Entries from a dataset:

______________________________

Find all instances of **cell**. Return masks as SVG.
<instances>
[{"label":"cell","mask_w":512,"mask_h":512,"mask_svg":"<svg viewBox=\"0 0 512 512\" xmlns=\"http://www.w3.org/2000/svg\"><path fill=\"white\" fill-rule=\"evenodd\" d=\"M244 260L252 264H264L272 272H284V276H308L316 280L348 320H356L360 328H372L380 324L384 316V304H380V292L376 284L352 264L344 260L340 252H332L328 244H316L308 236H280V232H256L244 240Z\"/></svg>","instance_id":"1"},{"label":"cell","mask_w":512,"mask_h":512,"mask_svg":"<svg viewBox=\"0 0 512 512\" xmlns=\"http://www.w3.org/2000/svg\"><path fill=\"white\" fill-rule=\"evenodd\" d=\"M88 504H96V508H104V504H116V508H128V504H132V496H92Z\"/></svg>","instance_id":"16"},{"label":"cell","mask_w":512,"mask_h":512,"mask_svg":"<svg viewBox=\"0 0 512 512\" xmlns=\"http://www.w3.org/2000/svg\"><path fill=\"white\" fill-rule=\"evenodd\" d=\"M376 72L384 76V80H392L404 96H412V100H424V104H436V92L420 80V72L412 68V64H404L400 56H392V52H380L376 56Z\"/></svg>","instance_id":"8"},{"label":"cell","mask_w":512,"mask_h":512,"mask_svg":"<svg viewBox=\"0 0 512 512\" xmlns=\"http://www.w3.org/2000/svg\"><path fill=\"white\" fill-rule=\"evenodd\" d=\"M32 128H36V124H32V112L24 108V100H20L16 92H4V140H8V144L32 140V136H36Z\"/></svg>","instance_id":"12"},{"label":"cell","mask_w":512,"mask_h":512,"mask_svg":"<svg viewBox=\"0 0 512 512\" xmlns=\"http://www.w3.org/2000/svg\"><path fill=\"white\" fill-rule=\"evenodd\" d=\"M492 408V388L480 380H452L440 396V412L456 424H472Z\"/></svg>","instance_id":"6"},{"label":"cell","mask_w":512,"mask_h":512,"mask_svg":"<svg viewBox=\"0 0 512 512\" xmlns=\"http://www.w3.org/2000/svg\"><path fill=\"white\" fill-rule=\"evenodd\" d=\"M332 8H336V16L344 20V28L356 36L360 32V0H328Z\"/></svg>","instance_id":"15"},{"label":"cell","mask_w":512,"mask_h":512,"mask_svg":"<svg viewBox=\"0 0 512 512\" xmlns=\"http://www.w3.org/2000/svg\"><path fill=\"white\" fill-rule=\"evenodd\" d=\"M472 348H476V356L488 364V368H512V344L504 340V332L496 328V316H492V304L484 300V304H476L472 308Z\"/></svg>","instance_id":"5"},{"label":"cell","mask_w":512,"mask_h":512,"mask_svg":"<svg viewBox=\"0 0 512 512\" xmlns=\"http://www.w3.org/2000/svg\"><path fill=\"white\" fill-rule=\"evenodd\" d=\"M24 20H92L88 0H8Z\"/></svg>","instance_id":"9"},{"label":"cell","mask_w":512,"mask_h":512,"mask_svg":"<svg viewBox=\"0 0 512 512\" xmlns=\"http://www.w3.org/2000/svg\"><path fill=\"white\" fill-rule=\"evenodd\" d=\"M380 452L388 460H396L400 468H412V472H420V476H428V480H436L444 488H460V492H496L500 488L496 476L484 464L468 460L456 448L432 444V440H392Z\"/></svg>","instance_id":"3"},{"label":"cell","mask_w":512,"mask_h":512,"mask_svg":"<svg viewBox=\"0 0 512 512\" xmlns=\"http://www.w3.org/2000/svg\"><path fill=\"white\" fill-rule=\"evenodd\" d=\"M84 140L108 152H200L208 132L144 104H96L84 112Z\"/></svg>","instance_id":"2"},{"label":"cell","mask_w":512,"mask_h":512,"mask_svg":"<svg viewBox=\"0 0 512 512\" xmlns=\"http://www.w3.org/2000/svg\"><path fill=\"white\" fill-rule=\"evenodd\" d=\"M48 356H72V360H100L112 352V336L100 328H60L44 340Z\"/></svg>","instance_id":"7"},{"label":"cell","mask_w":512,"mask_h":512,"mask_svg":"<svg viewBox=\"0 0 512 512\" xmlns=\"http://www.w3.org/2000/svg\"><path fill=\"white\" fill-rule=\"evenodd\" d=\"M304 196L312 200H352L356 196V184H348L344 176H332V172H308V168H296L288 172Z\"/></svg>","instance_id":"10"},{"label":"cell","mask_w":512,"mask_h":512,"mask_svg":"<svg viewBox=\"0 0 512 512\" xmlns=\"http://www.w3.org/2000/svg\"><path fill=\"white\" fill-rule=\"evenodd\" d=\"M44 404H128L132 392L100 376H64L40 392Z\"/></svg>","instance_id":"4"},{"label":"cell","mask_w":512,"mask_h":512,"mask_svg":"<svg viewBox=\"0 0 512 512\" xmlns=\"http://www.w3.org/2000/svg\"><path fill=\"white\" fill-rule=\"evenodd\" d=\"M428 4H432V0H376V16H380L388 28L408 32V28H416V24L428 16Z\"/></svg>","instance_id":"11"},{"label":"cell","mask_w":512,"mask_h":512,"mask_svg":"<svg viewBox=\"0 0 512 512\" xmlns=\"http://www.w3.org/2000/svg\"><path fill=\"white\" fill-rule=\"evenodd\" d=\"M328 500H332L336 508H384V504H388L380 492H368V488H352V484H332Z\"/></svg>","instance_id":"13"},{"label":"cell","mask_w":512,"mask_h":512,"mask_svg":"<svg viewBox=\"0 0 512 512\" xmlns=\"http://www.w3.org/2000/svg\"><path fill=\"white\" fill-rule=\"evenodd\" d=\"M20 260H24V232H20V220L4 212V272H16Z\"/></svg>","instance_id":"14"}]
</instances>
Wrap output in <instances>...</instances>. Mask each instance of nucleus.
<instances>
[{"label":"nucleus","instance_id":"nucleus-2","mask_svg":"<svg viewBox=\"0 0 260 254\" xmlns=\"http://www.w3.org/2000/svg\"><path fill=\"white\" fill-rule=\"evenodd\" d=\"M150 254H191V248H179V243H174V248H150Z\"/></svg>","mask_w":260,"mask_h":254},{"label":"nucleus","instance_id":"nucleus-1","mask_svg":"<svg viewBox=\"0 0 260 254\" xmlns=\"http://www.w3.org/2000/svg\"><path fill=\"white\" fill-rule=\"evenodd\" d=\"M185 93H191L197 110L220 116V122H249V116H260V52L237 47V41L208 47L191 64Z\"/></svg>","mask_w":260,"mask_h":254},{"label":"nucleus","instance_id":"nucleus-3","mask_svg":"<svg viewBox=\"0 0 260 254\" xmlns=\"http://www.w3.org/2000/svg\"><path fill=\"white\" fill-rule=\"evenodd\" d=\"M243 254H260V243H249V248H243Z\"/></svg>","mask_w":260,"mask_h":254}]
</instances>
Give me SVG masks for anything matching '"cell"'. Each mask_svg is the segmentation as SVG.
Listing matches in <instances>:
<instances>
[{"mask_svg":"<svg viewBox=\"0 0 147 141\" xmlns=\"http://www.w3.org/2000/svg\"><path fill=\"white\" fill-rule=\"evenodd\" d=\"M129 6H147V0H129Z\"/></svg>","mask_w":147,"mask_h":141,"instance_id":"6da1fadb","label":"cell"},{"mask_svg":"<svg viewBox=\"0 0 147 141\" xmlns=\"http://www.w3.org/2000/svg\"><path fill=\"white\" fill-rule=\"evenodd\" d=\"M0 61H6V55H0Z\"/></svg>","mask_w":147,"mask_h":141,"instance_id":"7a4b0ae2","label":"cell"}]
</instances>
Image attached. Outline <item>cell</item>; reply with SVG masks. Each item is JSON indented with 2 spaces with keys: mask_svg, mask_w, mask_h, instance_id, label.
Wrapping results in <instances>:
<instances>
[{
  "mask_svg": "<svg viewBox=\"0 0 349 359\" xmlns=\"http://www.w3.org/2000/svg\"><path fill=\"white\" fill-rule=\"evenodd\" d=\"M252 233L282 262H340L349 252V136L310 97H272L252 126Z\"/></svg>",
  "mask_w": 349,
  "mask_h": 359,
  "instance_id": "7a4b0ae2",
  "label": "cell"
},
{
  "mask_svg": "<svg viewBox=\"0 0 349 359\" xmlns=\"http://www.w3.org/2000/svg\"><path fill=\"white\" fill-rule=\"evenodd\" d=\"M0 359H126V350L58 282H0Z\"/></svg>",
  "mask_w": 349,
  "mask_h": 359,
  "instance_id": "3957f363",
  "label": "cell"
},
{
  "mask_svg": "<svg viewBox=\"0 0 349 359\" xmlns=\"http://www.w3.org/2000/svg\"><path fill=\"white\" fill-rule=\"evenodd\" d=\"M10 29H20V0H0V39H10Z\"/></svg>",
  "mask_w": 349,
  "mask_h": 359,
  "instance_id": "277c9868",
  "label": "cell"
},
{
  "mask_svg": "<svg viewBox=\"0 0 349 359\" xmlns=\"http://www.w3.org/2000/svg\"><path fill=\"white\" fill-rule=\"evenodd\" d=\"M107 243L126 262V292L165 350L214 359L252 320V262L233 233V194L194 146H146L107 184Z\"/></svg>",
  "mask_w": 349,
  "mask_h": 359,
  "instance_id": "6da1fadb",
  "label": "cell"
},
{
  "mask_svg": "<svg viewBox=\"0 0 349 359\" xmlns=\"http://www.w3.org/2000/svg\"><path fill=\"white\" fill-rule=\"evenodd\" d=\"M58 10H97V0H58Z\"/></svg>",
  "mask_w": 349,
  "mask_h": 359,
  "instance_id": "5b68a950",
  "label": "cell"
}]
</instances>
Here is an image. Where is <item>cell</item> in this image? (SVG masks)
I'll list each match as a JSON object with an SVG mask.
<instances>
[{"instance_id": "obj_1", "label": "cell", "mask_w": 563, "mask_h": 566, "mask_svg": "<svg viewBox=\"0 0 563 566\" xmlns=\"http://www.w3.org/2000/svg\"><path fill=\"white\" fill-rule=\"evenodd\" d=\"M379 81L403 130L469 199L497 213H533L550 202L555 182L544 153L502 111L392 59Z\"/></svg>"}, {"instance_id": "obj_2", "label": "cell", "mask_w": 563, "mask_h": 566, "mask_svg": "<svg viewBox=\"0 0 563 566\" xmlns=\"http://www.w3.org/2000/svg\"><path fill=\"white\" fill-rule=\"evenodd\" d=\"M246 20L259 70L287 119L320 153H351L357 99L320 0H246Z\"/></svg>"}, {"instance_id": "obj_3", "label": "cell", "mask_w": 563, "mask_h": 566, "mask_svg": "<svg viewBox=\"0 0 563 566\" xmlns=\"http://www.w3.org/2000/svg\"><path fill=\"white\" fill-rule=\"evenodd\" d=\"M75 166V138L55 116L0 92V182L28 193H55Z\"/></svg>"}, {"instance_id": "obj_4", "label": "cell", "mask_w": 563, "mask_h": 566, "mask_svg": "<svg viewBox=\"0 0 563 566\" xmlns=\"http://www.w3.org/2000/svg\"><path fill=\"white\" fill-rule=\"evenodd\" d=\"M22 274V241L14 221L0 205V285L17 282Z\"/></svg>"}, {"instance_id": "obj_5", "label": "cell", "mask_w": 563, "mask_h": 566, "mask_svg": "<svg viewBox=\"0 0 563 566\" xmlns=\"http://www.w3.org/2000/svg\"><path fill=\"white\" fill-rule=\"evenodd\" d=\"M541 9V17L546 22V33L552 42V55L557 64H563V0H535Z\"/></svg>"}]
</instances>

______________________________

**The task**
Which lines in the entries above contain the string "with"? Report each of those lines in full.

**Solution below**
Image attached. Outline <item>cell</item>; reply with SVG masks. Each item is JSON indented with 2 spaces with keys: mask_svg, mask_w, mask_h, instance_id, label.
I'll list each match as a JSON object with an SVG mask.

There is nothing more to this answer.